So, LJ and I were discussing in the comments to the previous post how terrifying all the talk about Iran is. The Seymour Hersh New Yorker article that everybody is talking about makes it sound like: 1) The Iranians are crazy, nobody knows how soon they will have nuclear weapons, but we know they want them. 2) George Bush and company are crazy, they are considering all sorts of unwise military options on Iran, and are seriously thinking about using tactical nuclear weapons to take out Iran's nuclear and military facilities.
Scary stuff indeed. I have no real way of evaluating how reliable this information is, but it seems possible that this portrayal is accurate. For now at least, Bush scares me more than Iran in this confrontation because his actions are less constrained by outside forces than Iran's. He apparently sees himself as the only one with the guts to confront this threat, and regime change is the ultimate goal. I don't need to tell you what a bad idea using nuclear weapons is.

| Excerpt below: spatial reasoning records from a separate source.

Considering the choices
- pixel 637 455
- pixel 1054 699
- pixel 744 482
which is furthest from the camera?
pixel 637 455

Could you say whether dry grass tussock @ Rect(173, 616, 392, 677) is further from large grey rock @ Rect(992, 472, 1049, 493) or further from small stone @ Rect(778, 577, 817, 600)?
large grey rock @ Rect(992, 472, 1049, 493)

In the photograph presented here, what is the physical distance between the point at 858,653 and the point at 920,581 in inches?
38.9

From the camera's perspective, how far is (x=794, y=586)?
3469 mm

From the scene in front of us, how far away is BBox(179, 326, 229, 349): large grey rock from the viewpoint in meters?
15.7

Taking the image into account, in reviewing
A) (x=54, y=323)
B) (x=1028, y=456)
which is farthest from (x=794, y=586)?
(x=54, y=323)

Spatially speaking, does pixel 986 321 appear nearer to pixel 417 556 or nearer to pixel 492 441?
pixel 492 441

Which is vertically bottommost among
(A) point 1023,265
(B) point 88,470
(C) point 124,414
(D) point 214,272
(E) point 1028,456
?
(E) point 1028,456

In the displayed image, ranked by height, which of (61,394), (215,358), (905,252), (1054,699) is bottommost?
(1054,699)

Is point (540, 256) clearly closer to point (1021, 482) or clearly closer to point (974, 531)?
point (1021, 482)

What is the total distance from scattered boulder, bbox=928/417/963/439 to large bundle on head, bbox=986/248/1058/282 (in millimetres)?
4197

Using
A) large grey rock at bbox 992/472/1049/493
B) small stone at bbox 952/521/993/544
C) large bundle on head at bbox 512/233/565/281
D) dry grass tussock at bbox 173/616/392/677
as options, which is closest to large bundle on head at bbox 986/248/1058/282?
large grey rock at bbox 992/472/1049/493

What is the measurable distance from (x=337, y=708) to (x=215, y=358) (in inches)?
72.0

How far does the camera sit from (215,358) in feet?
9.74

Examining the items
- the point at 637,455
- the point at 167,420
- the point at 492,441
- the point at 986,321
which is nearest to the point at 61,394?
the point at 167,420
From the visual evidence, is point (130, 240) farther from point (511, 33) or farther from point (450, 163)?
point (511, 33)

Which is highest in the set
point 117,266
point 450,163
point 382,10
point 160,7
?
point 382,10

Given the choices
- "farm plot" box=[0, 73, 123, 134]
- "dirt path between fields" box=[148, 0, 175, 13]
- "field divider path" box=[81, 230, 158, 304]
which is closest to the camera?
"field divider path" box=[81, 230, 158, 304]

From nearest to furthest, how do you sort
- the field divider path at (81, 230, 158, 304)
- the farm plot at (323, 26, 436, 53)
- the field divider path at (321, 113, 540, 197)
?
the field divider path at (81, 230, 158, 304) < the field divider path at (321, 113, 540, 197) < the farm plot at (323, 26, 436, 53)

Josh Marshall over at Talking Points Memo has been pointing out that the Iran threat talk bears a striking resemblance to administration strategy in the lead-up to our invasion of Iraq. So one logical line of inquiry is whether the threat is as severe as it is portrayed. Today, Josh notes one indicator pointing in the direction of over-hyping the threat: playing up the off-the-wall radicalism of the current president, while everyone spent the entire term of the former president (a moderate reformer) observing that his changes didn't really matter because all the power lies with the sane-but-hard-right Ayatollah Khamenei.
Not that this means there is nothing to worry about. But we'd be wise to try to figure out how much exaggerating is being done.